Sewing living tissue is only analogous to non-living tissue. It's not the same. They'd also need to understand blood supplies and the proper technique of cauterizing and oversewing bleeders or very quickly they'd not be able to see what they are doing because of bleeding. I've seen few novices at surgery who knew what needed to be sewn to what, despite doctoral level anatomy courses. Dead does not look like or respond like Living.

ColoradoGuy
02-01-2009, 08:57 PM
If someone who is really good with their hands and used to cutting and sewing were to attempt to do everything that you're describing with a couple days of constant instruction and a little practice on dead animals, and infection weren't an issue, how do you think they'd do?
It would be tough. It takes 7 years after medical school to mint a cardiothoracic surgeon. As George mentions, what you're considering for your plot requires some pretty major stuff. On the other hand, fiction is fiction, so I don't think it's totally impossible. Maybe you could give your character some previous experience? Maybe working with animals? The ranchers around where I live are pretty good practical surgeons.

tlmorganfield
02-13-2009, 08:55 PM
I have a details question. When the heart is removed from the body, can it still beat for a period time on residual electrical current, or does it stop beating immediately once all connections to the body are severed?

GeorgeK
02-13-2009, 10:18 PM
I have a details question. When the heart is removed from the body, can it still beat for a period time on residual electrical current, or does it stop beating immediately once all connections to the body are severed?

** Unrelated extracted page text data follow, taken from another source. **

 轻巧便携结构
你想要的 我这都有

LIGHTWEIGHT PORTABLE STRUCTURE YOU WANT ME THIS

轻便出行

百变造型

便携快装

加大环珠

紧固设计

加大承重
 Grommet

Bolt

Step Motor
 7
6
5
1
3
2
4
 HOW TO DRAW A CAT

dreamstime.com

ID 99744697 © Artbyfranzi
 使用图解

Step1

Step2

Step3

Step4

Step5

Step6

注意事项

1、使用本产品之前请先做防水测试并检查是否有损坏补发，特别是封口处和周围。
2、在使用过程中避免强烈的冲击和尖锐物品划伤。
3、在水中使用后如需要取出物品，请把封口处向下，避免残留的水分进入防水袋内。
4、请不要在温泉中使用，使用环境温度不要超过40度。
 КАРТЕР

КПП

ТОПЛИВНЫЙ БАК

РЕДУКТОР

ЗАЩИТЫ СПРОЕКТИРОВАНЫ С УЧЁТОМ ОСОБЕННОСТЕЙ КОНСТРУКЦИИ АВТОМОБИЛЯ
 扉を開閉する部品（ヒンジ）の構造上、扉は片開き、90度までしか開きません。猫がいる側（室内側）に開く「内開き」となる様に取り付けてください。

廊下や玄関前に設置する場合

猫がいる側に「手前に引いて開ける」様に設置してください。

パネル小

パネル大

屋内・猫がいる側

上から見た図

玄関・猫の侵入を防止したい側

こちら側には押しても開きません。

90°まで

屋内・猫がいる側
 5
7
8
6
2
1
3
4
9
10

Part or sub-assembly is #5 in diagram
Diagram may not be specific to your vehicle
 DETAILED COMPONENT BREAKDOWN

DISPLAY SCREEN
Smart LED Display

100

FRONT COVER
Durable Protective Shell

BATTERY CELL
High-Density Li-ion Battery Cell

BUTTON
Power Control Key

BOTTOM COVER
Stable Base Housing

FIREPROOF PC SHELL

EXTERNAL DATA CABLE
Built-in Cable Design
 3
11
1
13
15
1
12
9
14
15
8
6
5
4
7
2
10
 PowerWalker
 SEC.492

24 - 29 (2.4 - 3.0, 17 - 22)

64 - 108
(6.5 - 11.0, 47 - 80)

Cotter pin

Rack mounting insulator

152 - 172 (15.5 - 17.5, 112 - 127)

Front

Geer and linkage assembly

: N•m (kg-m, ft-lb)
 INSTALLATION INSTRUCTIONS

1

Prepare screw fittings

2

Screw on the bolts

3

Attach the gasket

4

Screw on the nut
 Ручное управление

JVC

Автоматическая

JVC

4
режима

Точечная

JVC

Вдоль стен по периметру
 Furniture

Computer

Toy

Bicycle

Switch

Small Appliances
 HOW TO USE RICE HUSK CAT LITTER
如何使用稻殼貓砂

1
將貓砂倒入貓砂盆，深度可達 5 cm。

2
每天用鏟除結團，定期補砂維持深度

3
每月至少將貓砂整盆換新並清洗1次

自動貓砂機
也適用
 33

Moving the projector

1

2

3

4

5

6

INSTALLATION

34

I've seen a headless butchered turtle gutted, the meat was replaced into the shell then wrapped in foil and baked for an hour at 250F. the heart happened to be at the center. The outer meat was medium rare. The heart was still beating. It kind of freaked me out and if I hadn't seen it, I wouldn't have believed it. Cardiac muscle is amazing at times. That said, people are far more frail. I doubt a human heart would do much more than fibrilate a minute or so after death, but I've never done heart surgery or an immediate autopsy. In the few organ harvests I've participated in, I was focused on the kidneys.

Mike Martyn
02-14-2009, 12:21 AM
I've seen a headless butchered turtle gutted, the meat was replaced into the shell then wrapped in foil and baked for an hour at 250F. the heart happened to be at the center. The outer meat was medium rare. The heart was still beating. It kind of freaked me out and if I hadn't seen it, I wouldn't have believed it. Cardiac muscle is amazing at times. That said, people are far more frail. I doubt a human heart would do much more than fibrilate a minute or so after death, but I've never done heart surgery or an immediate autopsy. In the few organ harvests I've participated in, I was focused on the kidneys.


For what it may be worth, frog's heart will continue beating in saline solution (salty water) for at least an hour after it's removed from the frog. It's actually rather a creepy sight.

tlmorganfield
02-15-2009, 03:25 AM
Thanks for the info, guys! It's not a plot point, so I don't actually need it to beat once it's removed, but rather I just wanted to get the details right. Interesting stuff about the turtle and the frogs though.

burgy61
02-15-2009, 09:24 AM
If you could live without a heart and had it removed, I don't see any reason to replace it with something else. I mean, you can live without an appendix and when it's removed, nothing's put in place of it.

I don't know about the heart, but when they took out my right lung they moved my Latissimus muscle from my back to fill the area where my lung used to be. The surgeon told me it was done to prevent the area from filling up with fluid.